Cape Town has ramped up water restrictions which come into effect from 1 February. Residents will be allowed to use 50 litres per person per day --about two-and-a half standard buckets -- down from the current 87 litres allowed.
This, as the city continues to struggle with a three-year-long drought due to a lack of rains that traditionally filled catchment areas.
Day Zero is now estimated to be on 21 April 2017.
“We demand that there be accountability and consequences for this monumental mismanagement of the water situation in Cape Town,” the group said in a statement issued late Tuesday.
“We feel that a credible and competent group of people be appointed as the “Administrator” to diligently take charge and find a solution to the problem that has been coming on for a long while,” it said.

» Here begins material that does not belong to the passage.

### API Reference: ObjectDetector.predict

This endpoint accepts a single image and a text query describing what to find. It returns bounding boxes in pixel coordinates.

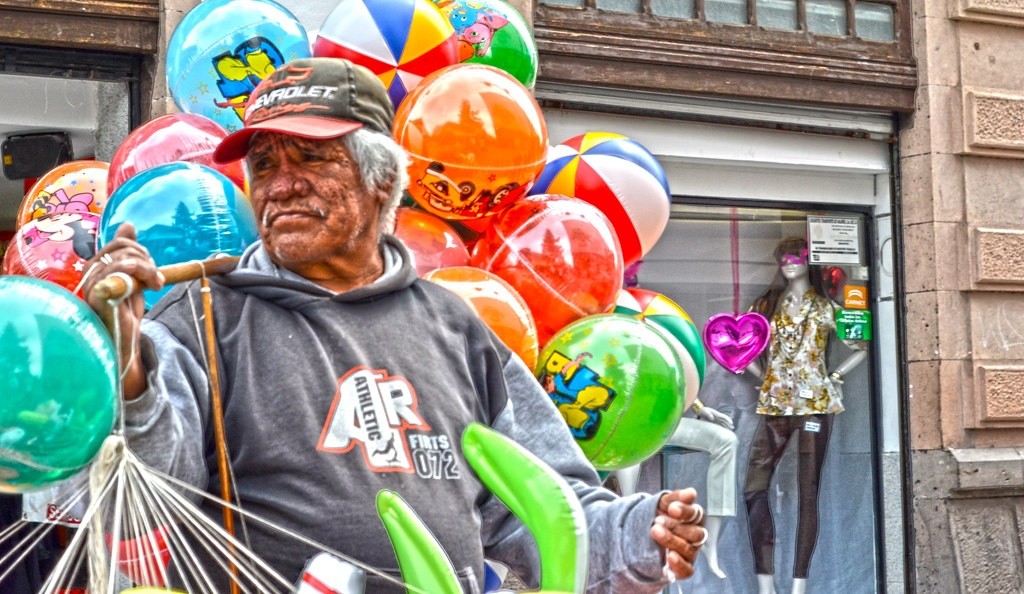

The #SA1st Forum also called for a civil society-led Water Summit to be held where solutions to the water crisis can be considered. “Out of the box thinking is required to ensure there is a credible plan to the water crisis that all sectors of society can buy into,” the forum said.
The Western Cape Water and Sanitation Department has in the interim embarked on oversight visits to farms in Citrusdal to investigate whether famers are sticking to the prescribed usage limits.
They will also check if any illegal dams and boreholes are being used.
On Monday, Premier Helen Zille said she’d ask the president to declare the drought a national disaster.
A brand reputation specialist said he did not believe the current water crisis in Cape Town would have a negative impact on the tourism industry.
“There has been very broad, transparent communication by the city officials as well as the provincial government of the Western Cape," said brand specialist Solly Moeng.
"There has been broad coordination by all players in the economy… all those players who matter, who have to play a role, including the community.
"The general public in Cape Town have rallied and mobilised to start looking at the demand and supply side of managing this thing.
"So I don’t see it having a negative impact on the image, the brand of Cape Town and the Western Cape.’